Supreme Court: Can judges tell California to release 40,000 prisoners?
A three-judge panel ordered California officials to reduce the state’s prison population by 30,000 to 40,000 inmates. On Tuesday, the Supreme Court heard arguments in the case.
Tony Avelar / The Christian Science Monitor.
Washington
A sharply divided US Supreme Court on Tuesday confronted the thorny issue of how best to improve the quality of medical and mental health care in California’s overcrowded prison system.
At issue in the case is whether a three-judge panel overstepped its authority earlier this year when it ordered California officials to reduce the state’s prison population by 30,000 to 40,000 inmates to resolve a lawsuit over prison health care.
The case, Schwarzenegger v. Plata, pits the power of the federal judiciary to conduct prison oversight against the authority of state officials to run their own prisons.
A federal judge has found that medical and mental health care in California’s prisons is so poor that it amounts to cruel and unusual punishment. The state has promised to improve inmate health care, but progress has been slow.
California has watched its prison population rise to nearly double its design capacity. The state houses 144,000 inmates in 33 prisons built to hold 80,000 prisoners. California has been struggling with a crushing budget deficit.
Although a receiver was appointed to help solve the health-care problem, the judges eventually took the matter into their own hands. They decided that the health-care issue would never be resolved until the state confronted prison overcrowding. The three-judge panel ordered that the prison population be reduced as a necessary means to resolve the health-care lawsuit.
California is asking the justices to overturn that judicial order, saying it violates the terms of the Prison Litigation Reform Act. The 1996 law restricts the power of the courts to issue broad rulings in prisoner-rights cases.
“This is supposed to be an order or remedy of last resort,” California’s lawyer, Carter Phillips, told the justices. He said the three-judge panel acted prematurely, before the state had time to solve the problems on its own.
“This has been going on for 20 years,” Justice Ruth Bader Ginsburg replied. She said that federal judges had issued a long series of orders to force California to improve prison conditions, but that none had worked.
“So how much longer do we have to wait,” she asked. “Another 20 years?”
The high-profile case appears to have split the justices into familiar liberal/conservative camps, with the liberal side supporting the judicial order and the conservative side expressing concerns about it.
In the center is Justice Anthony Kennedy, whose comments seemed both supportive and critical of the court’s prison-reduction order.
After Mr. Phillips suggested that California officials had achieved considerable improvements in prison conditions and should be given more time, Justice Kennedy interjected: “The problem I have with that is that at some point, the court has to say you’ve been given enough time and it is now time for a remedy.”
He called the court’s action: “a perfectly reasonable decision.”
Phillips said that under the Prison Litigation Reform Act, Congress imposed restrictions on the courts, including that courts allow a reasonable amount of time for compliance.
“I recognize of course that Congress had imposed a special duty on us,” Kennedy responded. “But I think it means that [prison population reduction] must not be ordered unless that is the only efficacious remedy. And it seems to me there is massive expert testimony to support that proposition on the part of the prisoners.”
Later, Kennedy questioned the prisoners’ lawyer, Donald Specter of Berkeley, Calif., about whether expert witnesses in the case had endorsed a less dramatic prison-release order.
Prior to the ruling by the three-judge panel, the state’s prison system was operating at 190 percent of capacity. In its ruling, the three-judge panel gave California two years to reduce its prison population to 137 percent of its design capacity.

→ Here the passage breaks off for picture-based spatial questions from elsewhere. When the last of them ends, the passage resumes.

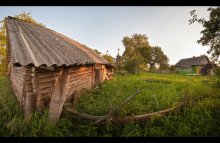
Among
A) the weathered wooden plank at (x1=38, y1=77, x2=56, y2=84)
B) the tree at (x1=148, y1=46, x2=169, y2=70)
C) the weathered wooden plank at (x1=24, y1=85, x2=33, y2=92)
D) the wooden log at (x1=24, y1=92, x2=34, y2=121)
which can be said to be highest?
the tree at (x1=148, y1=46, x2=169, y2=70)

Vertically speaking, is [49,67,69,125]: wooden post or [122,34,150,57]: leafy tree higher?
[122,34,150,57]: leafy tree

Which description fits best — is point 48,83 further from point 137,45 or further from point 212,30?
point 137,45

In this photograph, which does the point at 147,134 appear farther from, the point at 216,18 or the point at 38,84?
the point at 216,18

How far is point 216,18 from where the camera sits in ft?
18.5

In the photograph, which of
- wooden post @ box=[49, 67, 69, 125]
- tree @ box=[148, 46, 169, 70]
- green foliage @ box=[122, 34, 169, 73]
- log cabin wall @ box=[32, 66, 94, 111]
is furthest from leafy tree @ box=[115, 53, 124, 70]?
tree @ box=[148, 46, 169, 70]

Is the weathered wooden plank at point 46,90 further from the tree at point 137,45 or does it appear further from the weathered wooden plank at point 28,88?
the tree at point 137,45

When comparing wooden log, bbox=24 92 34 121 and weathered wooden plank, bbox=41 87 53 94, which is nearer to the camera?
wooden log, bbox=24 92 34 121

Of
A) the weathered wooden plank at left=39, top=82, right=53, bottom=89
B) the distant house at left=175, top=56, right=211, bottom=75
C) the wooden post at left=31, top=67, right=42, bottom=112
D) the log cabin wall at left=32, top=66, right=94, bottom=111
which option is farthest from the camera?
the distant house at left=175, top=56, right=211, bottom=75

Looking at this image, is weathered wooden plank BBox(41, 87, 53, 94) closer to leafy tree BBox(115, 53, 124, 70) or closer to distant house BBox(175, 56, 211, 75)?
leafy tree BBox(115, 53, 124, 70)

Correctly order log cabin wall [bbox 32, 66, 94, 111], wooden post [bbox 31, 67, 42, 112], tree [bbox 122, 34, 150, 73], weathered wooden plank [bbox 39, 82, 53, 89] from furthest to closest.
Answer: tree [bbox 122, 34, 150, 73] < weathered wooden plank [bbox 39, 82, 53, 89] < log cabin wall [bbox 32, 66, 94, 111] < wooden post [bbox 31, 67, 42, 112]

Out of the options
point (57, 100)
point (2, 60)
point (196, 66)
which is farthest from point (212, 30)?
point (196, 66)

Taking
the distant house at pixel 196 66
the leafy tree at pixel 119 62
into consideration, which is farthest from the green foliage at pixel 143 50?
the leafy tree at pixel 119 62
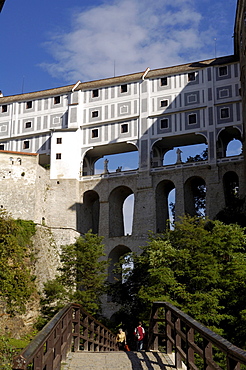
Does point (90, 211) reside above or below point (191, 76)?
below

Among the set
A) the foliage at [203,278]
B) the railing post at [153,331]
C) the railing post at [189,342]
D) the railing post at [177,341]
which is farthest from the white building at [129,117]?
the railing post at [189,342]

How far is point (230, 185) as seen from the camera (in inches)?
2003

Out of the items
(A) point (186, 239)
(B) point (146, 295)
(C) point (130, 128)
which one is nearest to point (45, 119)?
(C) point (130, 128)

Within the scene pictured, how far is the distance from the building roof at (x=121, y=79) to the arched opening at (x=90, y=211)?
1142cm

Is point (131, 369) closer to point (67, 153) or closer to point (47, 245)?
point (47, 245)

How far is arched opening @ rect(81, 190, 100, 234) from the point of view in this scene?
5153 centimetres

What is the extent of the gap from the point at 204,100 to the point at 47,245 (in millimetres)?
20101

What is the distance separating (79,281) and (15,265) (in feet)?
19.6

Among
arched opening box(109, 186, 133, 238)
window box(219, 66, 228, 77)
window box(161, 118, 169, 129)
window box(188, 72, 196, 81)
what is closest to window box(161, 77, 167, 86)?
window box(188, 72, 196, 81)

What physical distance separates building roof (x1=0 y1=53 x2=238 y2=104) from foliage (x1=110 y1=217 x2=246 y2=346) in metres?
24.0

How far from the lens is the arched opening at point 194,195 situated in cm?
4841

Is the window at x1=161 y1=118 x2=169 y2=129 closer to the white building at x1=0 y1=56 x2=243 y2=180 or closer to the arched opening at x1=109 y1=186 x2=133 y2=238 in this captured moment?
the white building at x1=0 y1=56 x2=243 y2=180

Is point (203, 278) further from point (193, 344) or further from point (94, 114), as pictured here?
point (94, 114)

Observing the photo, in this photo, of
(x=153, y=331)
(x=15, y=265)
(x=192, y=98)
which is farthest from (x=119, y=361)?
(x=192, y=98)
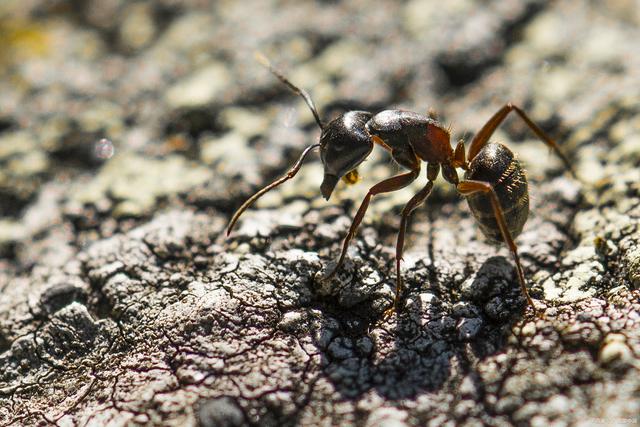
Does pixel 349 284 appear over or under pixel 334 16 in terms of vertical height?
under

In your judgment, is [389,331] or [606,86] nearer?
[389,331]

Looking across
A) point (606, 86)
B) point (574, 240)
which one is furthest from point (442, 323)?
point (606, 86)

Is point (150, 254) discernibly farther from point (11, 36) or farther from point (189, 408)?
point (11, 36)

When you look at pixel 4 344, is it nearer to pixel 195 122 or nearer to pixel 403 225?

Kennedy said he’d found testimony in the court record by experts suggesting that the health-care problems could be resolved with a prison population at 145 percent of capacity. But the three-judge panel did not address that issue in its decision, Kennedy said.

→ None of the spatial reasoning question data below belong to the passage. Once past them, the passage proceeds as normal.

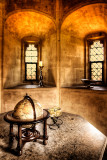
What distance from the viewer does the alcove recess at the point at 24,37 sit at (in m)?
4.95

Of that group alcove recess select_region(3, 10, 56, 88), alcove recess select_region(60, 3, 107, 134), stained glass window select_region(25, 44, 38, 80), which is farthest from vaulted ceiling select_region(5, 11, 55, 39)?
alcove recess select_region(60, 3, 107, 134)

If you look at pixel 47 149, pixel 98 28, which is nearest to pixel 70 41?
pixel 98 28

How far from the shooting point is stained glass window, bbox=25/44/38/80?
242 inches

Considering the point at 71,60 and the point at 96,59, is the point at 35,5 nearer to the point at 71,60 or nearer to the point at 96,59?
the point at 71,60

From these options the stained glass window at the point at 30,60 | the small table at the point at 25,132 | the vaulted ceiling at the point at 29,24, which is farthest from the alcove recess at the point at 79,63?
the small table at the point at 25,132

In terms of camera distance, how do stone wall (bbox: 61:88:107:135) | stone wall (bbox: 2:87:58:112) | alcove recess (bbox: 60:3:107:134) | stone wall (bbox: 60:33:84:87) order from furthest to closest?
stone wall (bbox: 60:33:84:87)
stone wall (bbox: 2:87:58:112)
alcove recess (bbox: 60:3:107:134)
stone wall (bbox: 61:88:107:135)

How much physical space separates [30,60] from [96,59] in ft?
10.3

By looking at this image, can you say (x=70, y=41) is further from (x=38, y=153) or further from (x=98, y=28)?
(x=38, y=153)

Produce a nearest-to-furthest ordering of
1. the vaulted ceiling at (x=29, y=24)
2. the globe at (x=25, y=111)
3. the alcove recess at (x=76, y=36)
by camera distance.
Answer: the globe at (x=25, y=111), the alcove recess at (x=76, y=36), the vaulted ceiling at (x=29, y=24)

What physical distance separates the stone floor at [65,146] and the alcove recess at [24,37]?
8.97 feet

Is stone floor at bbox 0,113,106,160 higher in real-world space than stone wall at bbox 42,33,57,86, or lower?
lower

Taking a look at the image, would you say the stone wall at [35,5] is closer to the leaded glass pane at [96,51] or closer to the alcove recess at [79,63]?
the alcove recess at [79,63]

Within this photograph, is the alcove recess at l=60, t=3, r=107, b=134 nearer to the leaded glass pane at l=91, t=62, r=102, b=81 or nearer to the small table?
the leaded glass pane at l=91, t=62, r=102, b=81

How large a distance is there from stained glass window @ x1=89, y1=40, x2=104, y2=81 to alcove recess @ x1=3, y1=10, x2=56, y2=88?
1.84 metres
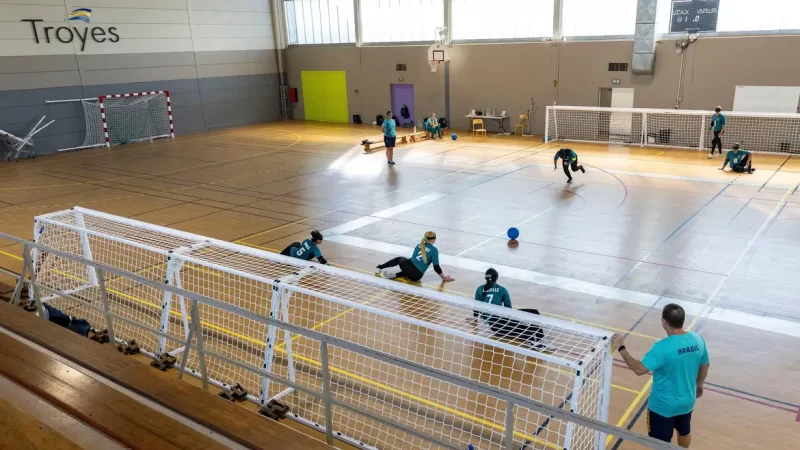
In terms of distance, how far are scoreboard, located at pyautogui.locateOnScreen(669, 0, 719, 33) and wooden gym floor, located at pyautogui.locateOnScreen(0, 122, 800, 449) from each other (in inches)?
203

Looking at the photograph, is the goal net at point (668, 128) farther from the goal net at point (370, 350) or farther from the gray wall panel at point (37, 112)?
the gray wall panel at point (37, 112)

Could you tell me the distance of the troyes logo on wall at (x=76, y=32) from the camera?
28.0 meters

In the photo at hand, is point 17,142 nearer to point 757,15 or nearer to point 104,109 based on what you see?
point 104,109

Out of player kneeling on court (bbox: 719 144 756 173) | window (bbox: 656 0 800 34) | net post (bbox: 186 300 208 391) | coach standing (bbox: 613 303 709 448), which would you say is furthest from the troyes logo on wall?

Kennedy’s comments are potentially significant to the outcome of the case, because the Prison Litigation Reform Act requires judges to closely tailor remedies to address identified problems and to embrace the least intrusive means necessary.
If a federal judge can resolve a pending violation by ordering a lesser remedy (or smaller population reduction), the Prison Litigation Reform Act appears to require the lesser remedy.

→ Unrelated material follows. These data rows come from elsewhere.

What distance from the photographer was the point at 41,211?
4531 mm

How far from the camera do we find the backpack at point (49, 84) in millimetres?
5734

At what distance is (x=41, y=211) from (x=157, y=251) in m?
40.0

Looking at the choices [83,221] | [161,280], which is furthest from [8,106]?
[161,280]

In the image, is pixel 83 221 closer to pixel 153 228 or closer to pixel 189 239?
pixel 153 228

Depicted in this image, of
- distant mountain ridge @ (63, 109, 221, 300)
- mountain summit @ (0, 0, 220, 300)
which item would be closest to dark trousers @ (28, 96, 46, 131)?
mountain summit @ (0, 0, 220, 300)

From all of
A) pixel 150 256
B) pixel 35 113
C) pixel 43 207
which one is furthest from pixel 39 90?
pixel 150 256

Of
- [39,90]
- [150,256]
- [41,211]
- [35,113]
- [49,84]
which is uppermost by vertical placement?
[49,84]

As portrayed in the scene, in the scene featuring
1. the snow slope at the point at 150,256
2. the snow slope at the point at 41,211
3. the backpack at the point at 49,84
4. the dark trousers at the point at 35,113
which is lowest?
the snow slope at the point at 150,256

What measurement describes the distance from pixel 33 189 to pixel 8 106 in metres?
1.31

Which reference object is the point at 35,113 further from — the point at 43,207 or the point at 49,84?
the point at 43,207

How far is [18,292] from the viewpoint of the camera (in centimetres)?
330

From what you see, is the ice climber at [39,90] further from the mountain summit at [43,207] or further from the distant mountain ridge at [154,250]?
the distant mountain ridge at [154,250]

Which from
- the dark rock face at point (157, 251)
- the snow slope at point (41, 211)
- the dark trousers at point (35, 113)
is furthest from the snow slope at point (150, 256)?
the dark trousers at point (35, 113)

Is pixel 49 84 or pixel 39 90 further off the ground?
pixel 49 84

Justice Samuel Alito questioned whether the early release of prison inmates might cause an increase in crime. “If I was a citizen of California,” he said, “I would be very concerned about the release of 40,000 prisoners.”
A similar release order in Philadelphia, he said, resulted in measurable increases in murders, rapes, and assaults.
Prison populations can be reduced without triggering an increase in crime, Mr. Specter said. He suggested greater use of good-time credits and transfer programs. California routinely releases 120,000 prisoners on parole each year, he noted.
Justice Alito asked what the recidivist rate is for former prisoners in California.
Seventy percent of released prisoners return to prison within three years, Specter said. Some of those repeat offenders, he said, are picked up for minor parole violations.
The state has the option of pursuing rehabilitation programs that are less expensive than prison, Specter added.
A decision in Schwarzenegger v. Plata (09-1233) is expected by June.